Normally, these nerve cells make an important chemical called dopamine. Dopamine sends signals to the part of your brain that controls movement. It lets your muscles move smoothly and do what you want them to do. When you have Parkinson's, these nerve cells break down. Then you no longer have enough dopamine, and you have trouble moving the way you want to.
Parkinson's is progressive, which means it gets worse over time. But usually this happens slowly, over many years. And there are good treatments that can help you live a full life.
No one knows for sure what makes these nerve cells break down. But scientists are doing a lot of research to look for the answer. They are studying many possible causes, including aging and poisons in the environment.
Abnormal genes seem to lead to Parkinson's disease in some people. But so far, there is not enough proof to show that it is always inherited.
The four main symptoms of Parkinson's are:
Tremor may be the first symptom you notice. It's one of the most common signs of the disease, although not everyone has it.
More importantly, not everyone with a tremor has Parkinson's disease.
Tremor often starts in just one arm or leg or on only one side of the body. It may be worse when you are awake but not moving the affected arm or leg. It may get better when you move the limb or you are asleep.
In time, Parkinson's affects muscles all through your body, so it can lead to problems like trouble swallowing or constipation.

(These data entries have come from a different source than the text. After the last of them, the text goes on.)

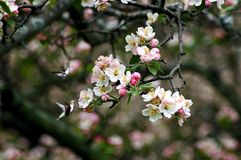 Hummingbirds blossoms. A picture of two hummingbirds around blossoms of a cherry tree Royalty Free Stock Photo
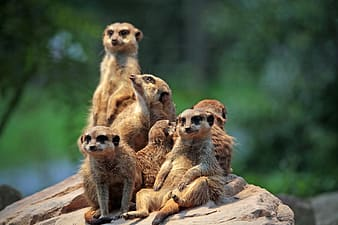 Group of brown meerkat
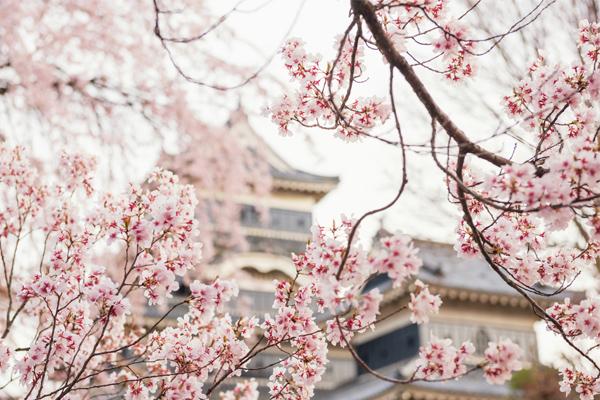18 ภาพถ่ายจากประเทศญี่ปุ่นสวยๆ ที่คุณอาจไม่เคยเห็น,ดอกซากุระ,เกียวโต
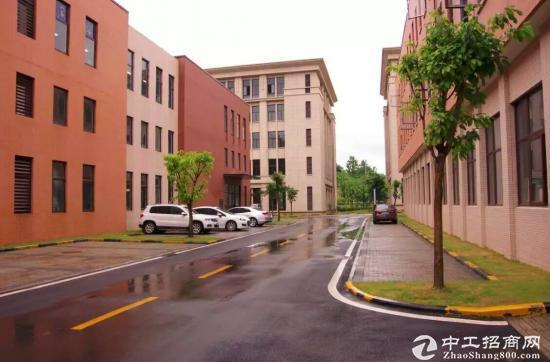 西永 标准园区 独栋框架厂房 1000平米-图2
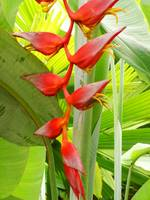 Heliconia and palms 2
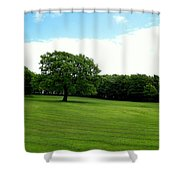 Tree Amidst Freshly Mowed Grass Shower Curtain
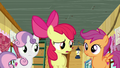 "Apple Bloom ""Didn't what?"" S6E4.png"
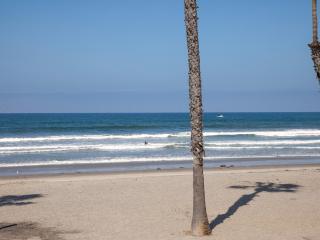 Pelican's Paradise, Oceanside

In the later stages of the disease, a person with Parkinson's may have a fixed or blank expression, trouble speaking, and other problems. Some people also lose mental skills (dementia).

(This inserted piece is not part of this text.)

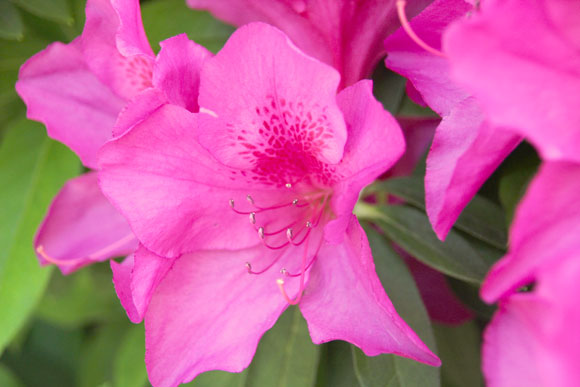 【懐かしい味】ジャスミン茶に砂糖を入れると「つつじの花の蜜」みたいな味になる / みんなよく吸ってた濃いピンクの花の蜜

People usually start to have symptoms between the ages of 50 and 60. But sometimes symptoms start earlier.
Your doctor will ask questions about your symptoms and your past health and will do a neurological exam. This exam includes questions and tests that show how well your nerves are working. For example, your doctor will watch how you move, check your muscle strength and reflexes, and check your vision.
Your doctor will also ask questions about your mood.
In some cases, your doctor may have you try a medicine. How this medicine works may help your doctor know if you have Parkinson's disease.
There are no lab or blood tests that can help your doctor know whether you have Parkinson's. But you may have tests to help your doctor rule out other diseases that could be causing your symptoms. For example, you might have an MRI to look for signs of a stroke or brain tumor.
At this time, there is no cure for Parkinson's disease. But there are several types of medicines that can control the symptoms and make the disease easier to live with.
You may not even need treatment if your symptoms are mild. Your doctor may wait to prescribe medicines until your symptoms start to get in the way of your daily life. Your doctor will adjust your medicines as your symptoms get worse. You may need to take several medicines to get the best results.
Levodopa (also called L-dopa) is the best drug for controlling symptoms of Parkinson's. But it can cause problems if you use it for a long time or at a high dose. So doctors sometimes use other medicines to treat people in the early stages of the disease.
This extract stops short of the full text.